The Song & Myth of Stagger Lee
1931 - 1950
1931 Cab Calloway records "Stack O’Lee Blues." He has been playing at the Cotton Club for a year and is broadcasting NBC radio shows from there twice weekly. We do know yet if "Stack O’Lee Blues" is included in one of the broadcasts. Cab Calloway and his Cotton Club Orchestra are the first African American Jazz Orchestra to tour the south.
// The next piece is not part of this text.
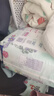 大王（GOO.N）【品牌直供 安心品質(zhì)】花信風(fēng) 超薄透氣干爽紙尿褲拉拉褲 【芯升級】拉拉褲XXXL24片(18-35kg） 曬單實(shí)拍圖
1931 Woody Guthrie records two versions, "Stagger Lee" and "Stack-O-Lee." He sings versions of the song for decades.
John Hurt sang:
Standin’ on the gallows,
Head way up high
At 12 o’clock they killed him,
They was all glad to see him die
That bad man, Oh cruel Stack O’Lee.
Woody Guthrie sings:
Stackolee on his gallows,
His head way up high
12 o’clock we killed him,
We was all glad to see him die
He was a bad man, That mean old Stackolee.
Black singers commonly sing variations on "They was all glad to see him die." White singers commonly sing variations on "We was all glad to see him die." There are continual subtle variations between black and white performances of this song.
1933+ Field recordings of the song are made for the Library of Congress as various collectors such as John and Alan Lomax tour the country recording folk music.
1950 Archibald (Leon T Gross) records the epic "Stack-A-Lee, Parts 1 & 2" and has the first mainstream hit. This is the version that Lloyd Price hears while serving in Korea.